In this project, naive bayes model, support vector machine and neural network are implemented for recognizing the DNA binding sites on protein sequence. Through leave one out cross validation and t-test, it is indicated that support vector machine has the best performance, while the performance of the naive bayes model is the worst
The list of the proteins were obtained from the article, which includes 56 different types DNA-protein complexes. They are listed as below:
All the pdb file and the interaction file were downloaded from NPIDB.
- Extract the residue sequence from the pdb file into a list to represent a chain of proteins
- Convert the residue name to fasta 1-letter residue name
In the interactive file, it records all the residues whose distances to the DNA molecules are smaller than 3.5 Angstrom.
- Check the interation file and the corresponding chain sequence of the specific protein
- Filter the interaction file to remove the unrelated record
- Mark the label of the specific residue indicated in the interaction file as 1. The other labels are 0
- For each sequence of the proteins, add four fake residues at the beginning and add four fake residues at the end of the beginning. In this way, each real residue in the sequence has the same number of neighboring residues for feature extraction (see the figure below).

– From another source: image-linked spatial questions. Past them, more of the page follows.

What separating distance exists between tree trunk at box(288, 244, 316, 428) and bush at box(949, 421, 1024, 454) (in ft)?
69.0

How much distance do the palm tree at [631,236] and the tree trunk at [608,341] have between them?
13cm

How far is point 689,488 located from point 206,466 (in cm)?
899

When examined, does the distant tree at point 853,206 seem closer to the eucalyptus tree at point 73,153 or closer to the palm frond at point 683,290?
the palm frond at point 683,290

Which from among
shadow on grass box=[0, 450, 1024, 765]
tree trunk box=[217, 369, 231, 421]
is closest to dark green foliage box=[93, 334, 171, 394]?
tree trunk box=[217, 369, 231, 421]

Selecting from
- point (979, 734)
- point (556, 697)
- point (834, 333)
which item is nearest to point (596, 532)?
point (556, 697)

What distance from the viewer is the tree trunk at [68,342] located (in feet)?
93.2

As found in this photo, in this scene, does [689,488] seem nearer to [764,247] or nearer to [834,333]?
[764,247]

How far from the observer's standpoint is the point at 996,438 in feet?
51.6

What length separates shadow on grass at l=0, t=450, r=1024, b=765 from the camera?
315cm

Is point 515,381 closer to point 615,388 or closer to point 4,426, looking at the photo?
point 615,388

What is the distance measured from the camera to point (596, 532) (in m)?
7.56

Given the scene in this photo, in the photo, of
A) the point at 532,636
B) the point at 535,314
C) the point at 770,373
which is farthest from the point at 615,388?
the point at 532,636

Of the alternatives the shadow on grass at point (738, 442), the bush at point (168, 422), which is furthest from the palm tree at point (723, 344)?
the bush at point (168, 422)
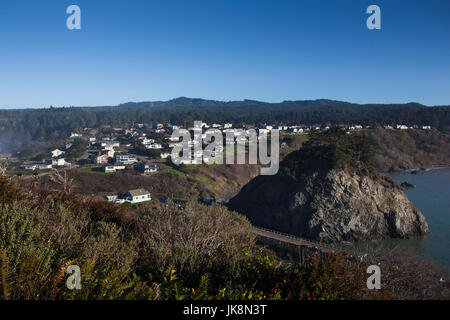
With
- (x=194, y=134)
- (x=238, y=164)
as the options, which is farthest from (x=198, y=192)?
(x=194, y=134)

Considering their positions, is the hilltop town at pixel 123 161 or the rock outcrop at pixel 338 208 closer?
the rock outcrop at pixel 338 208

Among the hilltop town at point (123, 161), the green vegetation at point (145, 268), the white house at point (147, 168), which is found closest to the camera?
the green vegetation at point (145, 268)

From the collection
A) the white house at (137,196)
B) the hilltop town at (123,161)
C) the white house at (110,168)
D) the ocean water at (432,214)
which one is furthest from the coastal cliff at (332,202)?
the white house at (110,168)

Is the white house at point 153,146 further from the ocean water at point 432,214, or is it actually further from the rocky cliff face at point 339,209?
the ocean water at point 432,214

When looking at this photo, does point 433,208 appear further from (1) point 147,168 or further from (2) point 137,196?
(1) point 147,168

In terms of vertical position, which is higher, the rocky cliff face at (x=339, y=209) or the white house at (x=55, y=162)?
the white house at (x=55, y=162)

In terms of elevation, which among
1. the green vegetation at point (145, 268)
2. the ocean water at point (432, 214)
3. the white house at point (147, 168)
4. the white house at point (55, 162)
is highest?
the green vegetation at point (145, 268)

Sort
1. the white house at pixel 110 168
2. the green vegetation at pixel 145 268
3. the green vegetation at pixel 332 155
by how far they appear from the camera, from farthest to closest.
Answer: the white house at pixel 110 168 → the green vegetation at pixel 332 155 → the green vegetation at pixel 145 268
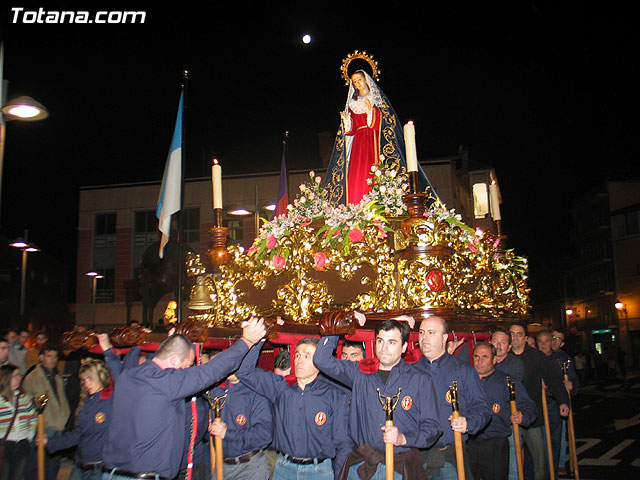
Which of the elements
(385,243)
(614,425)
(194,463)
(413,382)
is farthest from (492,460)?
(614,425)

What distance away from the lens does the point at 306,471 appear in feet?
15.3

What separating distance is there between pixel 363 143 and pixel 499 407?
3627mm

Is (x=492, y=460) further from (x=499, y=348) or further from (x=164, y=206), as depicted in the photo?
(x=164, y=206)

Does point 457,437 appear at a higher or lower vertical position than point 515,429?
higher

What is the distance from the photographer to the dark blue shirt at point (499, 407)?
19.3 ft

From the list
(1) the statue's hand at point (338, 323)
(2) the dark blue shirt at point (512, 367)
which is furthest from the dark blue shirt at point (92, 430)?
(2) the dark blue shirt at point (512, 367)

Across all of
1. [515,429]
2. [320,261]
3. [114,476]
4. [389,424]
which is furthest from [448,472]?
[114,476]

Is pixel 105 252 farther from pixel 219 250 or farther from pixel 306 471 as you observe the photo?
pixel 306 471

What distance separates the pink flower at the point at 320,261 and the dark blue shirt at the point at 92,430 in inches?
89.8

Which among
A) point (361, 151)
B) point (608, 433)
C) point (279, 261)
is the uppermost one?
point (361, 151)

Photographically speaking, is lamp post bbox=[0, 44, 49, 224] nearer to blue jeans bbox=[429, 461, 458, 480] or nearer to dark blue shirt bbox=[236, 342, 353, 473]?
dark blue shirt bbox=[236, 342, 353, 473]

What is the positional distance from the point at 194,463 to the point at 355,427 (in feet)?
5.83

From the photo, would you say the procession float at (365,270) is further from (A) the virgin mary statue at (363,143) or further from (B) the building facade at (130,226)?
(B) the building facade at (130,226)

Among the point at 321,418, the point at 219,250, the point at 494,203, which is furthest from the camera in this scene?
the point at 494,203
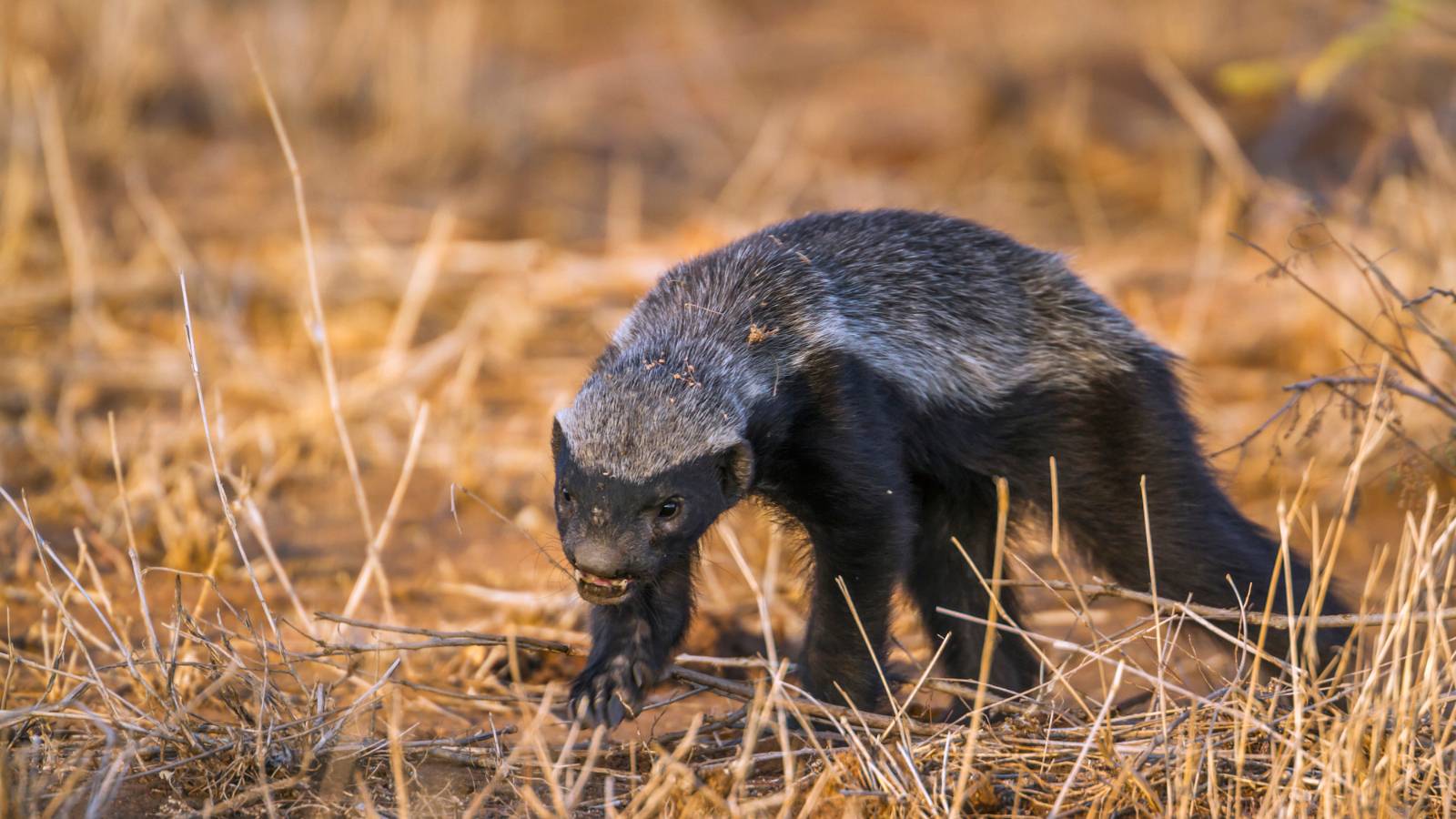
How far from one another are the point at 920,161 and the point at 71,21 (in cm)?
647

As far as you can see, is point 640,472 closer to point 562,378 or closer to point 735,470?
point 735,470

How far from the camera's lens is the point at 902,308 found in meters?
4.57

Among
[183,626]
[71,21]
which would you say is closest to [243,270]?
[71,21]

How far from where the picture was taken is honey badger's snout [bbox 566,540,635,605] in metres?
3.74

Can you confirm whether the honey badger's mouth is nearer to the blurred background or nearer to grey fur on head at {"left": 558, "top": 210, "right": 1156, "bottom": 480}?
grey fur on head at {"left": 558, "top": 210, "right": 1156, "bottom": 480}

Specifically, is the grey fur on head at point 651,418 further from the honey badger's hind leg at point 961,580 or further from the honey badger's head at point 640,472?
the honey badger's hind leg at point 961,580

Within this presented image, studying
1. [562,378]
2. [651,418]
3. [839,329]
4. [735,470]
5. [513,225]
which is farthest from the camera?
[513,225]

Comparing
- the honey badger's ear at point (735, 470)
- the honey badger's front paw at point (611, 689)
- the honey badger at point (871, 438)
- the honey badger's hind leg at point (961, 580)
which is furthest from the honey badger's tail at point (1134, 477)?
the honey badger's front paw at point (611, 689)

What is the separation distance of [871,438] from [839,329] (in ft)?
1.20

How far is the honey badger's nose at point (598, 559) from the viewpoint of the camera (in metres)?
3.74

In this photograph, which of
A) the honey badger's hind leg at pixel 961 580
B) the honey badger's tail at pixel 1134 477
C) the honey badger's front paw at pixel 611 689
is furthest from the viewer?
the honey badger's hind leg at pixel 961 580

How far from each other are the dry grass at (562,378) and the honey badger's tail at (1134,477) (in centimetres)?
24

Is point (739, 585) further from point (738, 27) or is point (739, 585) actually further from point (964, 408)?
point (738, 27)

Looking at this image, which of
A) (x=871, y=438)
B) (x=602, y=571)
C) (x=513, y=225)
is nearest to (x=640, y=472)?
(x=602, y=571)
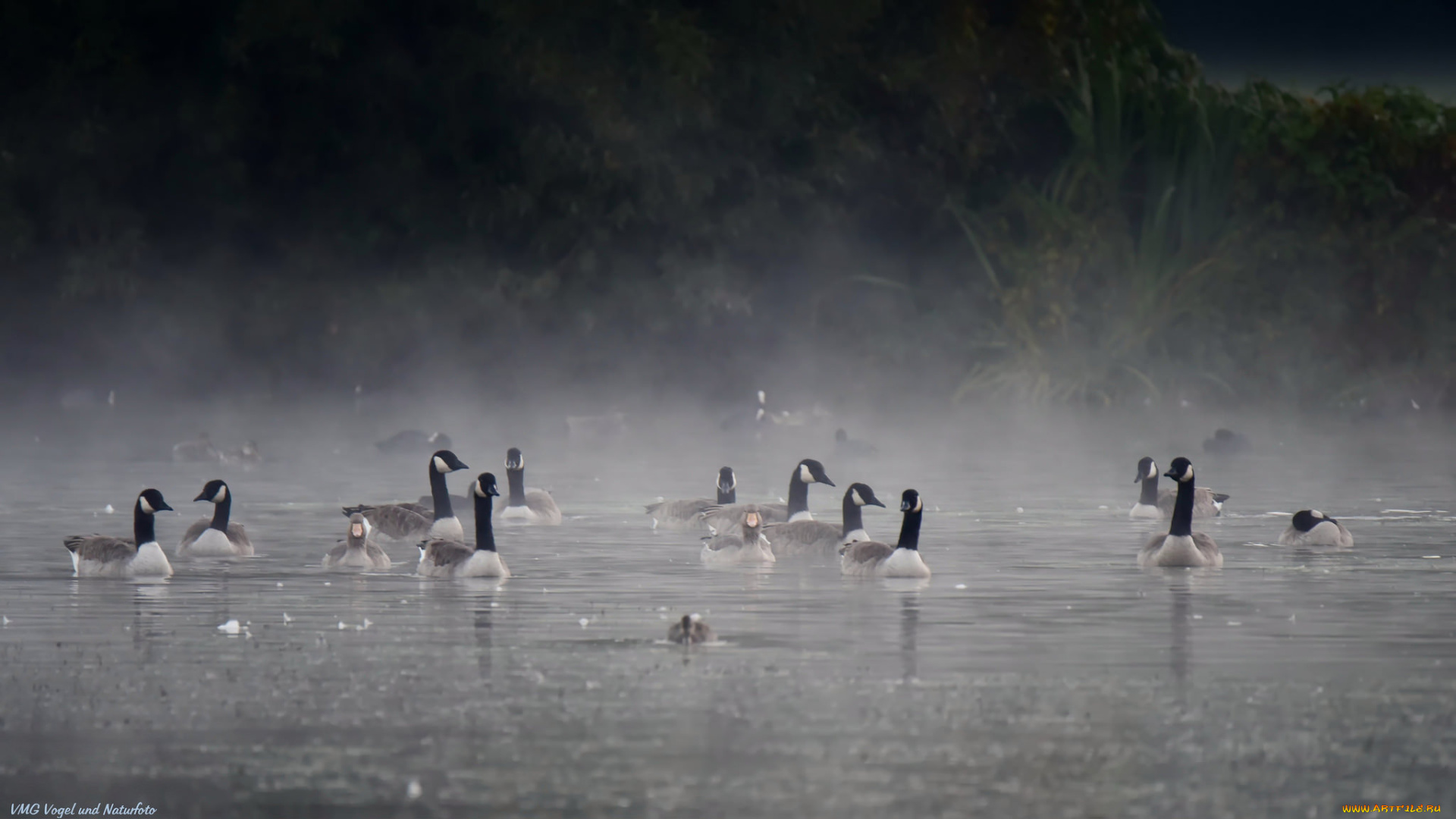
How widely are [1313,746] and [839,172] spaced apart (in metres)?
39.5

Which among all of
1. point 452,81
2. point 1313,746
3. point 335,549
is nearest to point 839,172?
point 452,81

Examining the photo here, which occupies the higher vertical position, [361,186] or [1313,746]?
[361,186]

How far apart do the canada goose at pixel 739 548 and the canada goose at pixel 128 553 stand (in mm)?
4305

After obtaining the dataset, it is also critical to determine the features for the instance in the models. Here, two different types of the features are considered:
- the neighboring residue sequence.
- the electrostatic potential of the residues in the neighboring residues.
Neighboring residue sequence
The length of the neighboring residue sequence will be 9. In this neighboring residue sequence, the first four residues are the residues before the target residue and the last four residues are the residues after the target residue. The middle residue is the target residue itself(See the figure below).
Electrostatic Potential
There are many ways to calculate the electrostatic potential. A simple way is to assign the electrostatic potential to -1, 0, or 1 according to the specific type of the residues (see the table below).
Discrete Value of electrostatic potential | residues |
---|---|
Positive | Arg, Lys, His |
Negative | Asp, Glu |
Neutral | All others |
We also still consider the electrostatic potential of 9 residues for each residue in the model.
Postition-specific scoring matrix(PSSM)
In Support Vector Machine(SVM) and Neural Network (NN), it is necessary to convert the features of each residue which are residue sequence into the float numbers. Some researchers indicated that using Postition-specific scoring matrix(PSSM) to represent the neighboring residue sequence is a promising approach. PSSM represents the probabilities of the residues appeared at a specific position(see the figure below).
After building the PSSM for the training set, we convert the neighboring residue sequence of each residue to a number sequence by this matrix. This number sequence represents a vector of features for a instance.